Record list:
=====
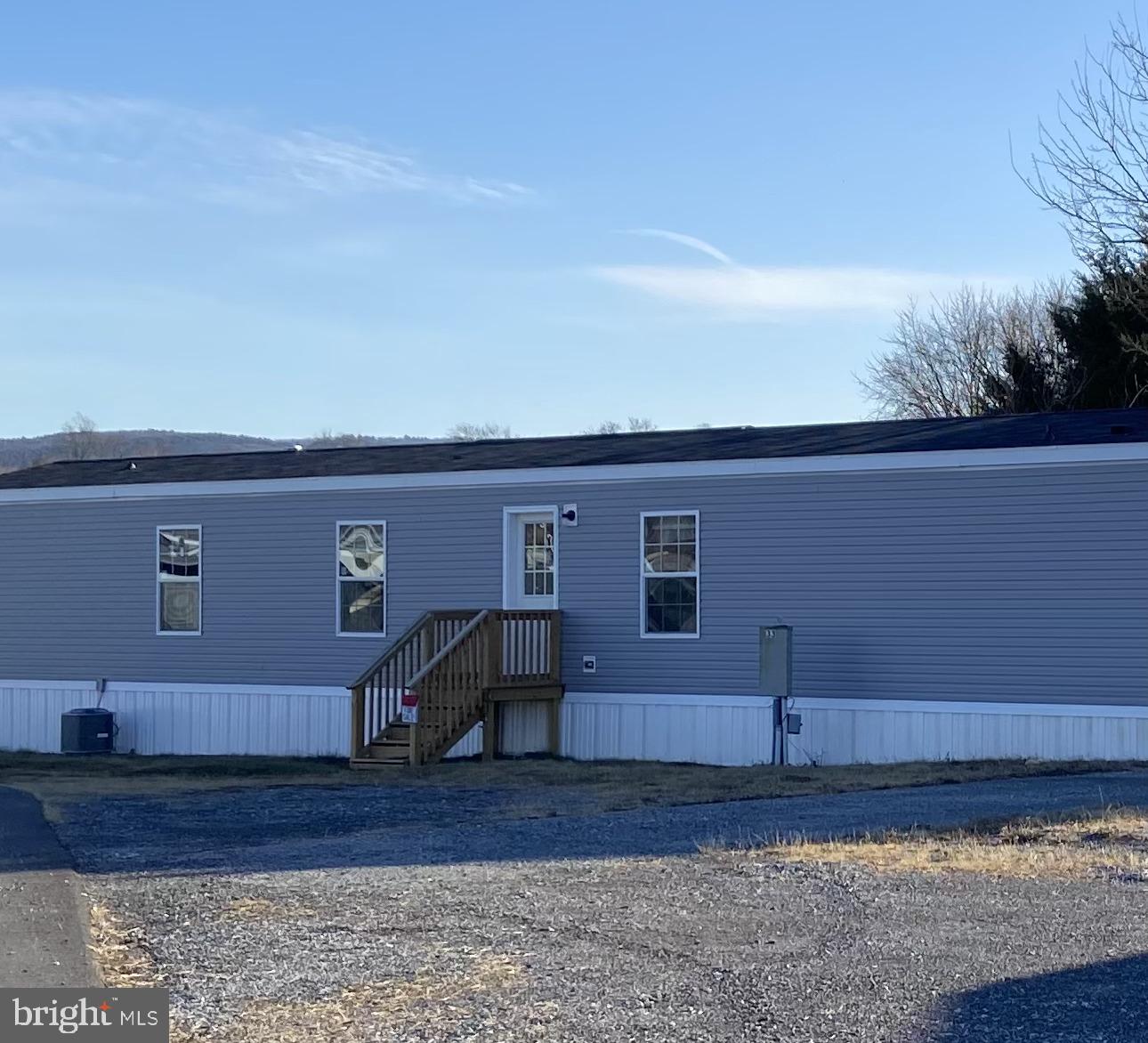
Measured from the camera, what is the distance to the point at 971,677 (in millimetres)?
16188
=====
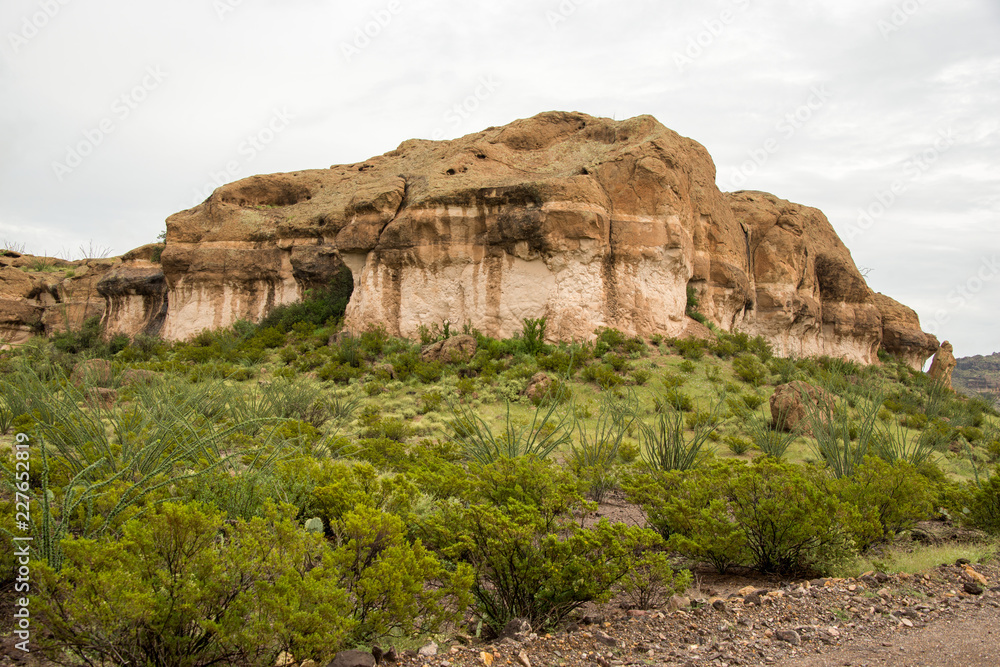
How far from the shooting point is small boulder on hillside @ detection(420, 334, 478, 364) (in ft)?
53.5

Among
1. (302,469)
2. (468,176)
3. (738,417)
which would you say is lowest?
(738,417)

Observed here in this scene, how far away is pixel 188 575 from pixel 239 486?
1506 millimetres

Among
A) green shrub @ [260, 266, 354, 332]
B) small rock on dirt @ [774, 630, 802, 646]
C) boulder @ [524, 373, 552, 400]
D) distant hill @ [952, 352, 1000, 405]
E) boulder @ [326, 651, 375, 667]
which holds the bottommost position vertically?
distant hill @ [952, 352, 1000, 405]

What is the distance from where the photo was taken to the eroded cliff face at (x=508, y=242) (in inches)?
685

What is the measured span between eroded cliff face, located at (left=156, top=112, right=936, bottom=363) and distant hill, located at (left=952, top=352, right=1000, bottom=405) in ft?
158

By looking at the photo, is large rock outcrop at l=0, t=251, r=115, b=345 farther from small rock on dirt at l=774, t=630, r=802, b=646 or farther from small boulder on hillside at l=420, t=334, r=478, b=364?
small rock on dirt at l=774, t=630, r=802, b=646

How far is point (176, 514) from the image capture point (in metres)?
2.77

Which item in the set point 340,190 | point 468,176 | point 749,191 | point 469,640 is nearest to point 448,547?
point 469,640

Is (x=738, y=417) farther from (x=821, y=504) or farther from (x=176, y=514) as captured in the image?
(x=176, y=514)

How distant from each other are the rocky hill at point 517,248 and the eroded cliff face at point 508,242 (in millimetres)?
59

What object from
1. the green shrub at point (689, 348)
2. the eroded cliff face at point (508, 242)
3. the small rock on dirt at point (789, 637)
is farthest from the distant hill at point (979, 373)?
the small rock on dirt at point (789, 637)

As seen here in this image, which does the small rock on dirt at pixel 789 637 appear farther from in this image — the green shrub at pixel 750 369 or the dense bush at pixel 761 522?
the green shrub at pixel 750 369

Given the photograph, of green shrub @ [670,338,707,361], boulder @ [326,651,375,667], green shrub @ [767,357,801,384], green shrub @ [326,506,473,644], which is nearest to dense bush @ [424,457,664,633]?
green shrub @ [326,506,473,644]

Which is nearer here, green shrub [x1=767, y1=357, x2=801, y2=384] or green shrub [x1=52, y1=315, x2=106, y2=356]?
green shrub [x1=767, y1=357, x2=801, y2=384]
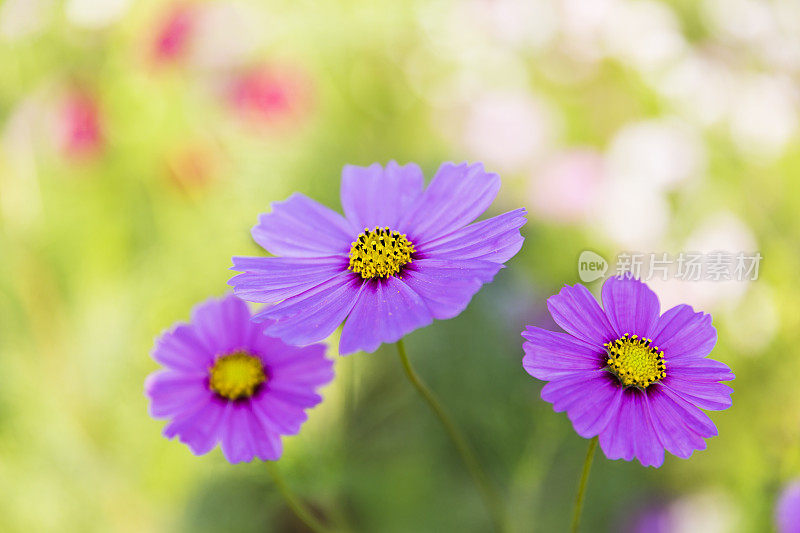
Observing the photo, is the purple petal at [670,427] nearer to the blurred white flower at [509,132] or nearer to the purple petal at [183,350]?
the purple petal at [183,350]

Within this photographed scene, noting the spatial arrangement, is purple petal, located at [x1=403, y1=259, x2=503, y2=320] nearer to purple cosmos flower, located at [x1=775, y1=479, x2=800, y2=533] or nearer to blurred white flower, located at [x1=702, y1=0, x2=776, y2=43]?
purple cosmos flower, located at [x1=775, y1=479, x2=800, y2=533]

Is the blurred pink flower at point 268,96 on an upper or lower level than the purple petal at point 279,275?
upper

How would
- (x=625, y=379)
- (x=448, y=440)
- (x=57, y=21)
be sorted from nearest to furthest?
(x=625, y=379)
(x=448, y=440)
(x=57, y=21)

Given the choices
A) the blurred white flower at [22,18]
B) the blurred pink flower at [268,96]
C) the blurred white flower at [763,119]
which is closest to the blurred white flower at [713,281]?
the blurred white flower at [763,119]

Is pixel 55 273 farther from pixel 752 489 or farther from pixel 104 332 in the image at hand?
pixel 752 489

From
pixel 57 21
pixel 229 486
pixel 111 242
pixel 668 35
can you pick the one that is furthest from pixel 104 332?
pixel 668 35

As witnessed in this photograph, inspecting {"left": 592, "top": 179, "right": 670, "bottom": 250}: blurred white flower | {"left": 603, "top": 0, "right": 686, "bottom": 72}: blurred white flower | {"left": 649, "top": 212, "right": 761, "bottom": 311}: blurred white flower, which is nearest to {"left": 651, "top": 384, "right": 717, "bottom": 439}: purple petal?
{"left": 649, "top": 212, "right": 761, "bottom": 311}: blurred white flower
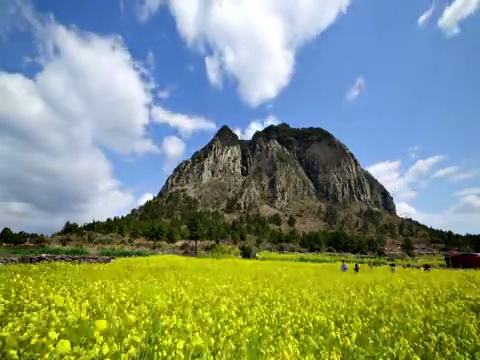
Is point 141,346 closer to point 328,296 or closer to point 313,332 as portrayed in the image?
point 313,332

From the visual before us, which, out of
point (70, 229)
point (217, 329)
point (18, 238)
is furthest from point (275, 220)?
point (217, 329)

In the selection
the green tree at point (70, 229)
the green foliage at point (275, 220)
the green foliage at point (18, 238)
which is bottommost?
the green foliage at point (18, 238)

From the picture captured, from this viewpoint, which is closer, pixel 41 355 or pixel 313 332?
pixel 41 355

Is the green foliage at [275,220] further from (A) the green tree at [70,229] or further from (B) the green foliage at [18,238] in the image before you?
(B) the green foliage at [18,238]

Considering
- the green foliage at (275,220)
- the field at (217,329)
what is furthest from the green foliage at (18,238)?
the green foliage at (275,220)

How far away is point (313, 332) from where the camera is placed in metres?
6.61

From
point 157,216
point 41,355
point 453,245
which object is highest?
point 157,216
=====
Stated task: Pull out every line of the records above that includes the word "pink", copying each one in full.

Correct output:
Is the blurred pink flower at point 268,96 on an upper or lower level than the purple petal at point 279,275?
B) the blurred pink flower at [268,96]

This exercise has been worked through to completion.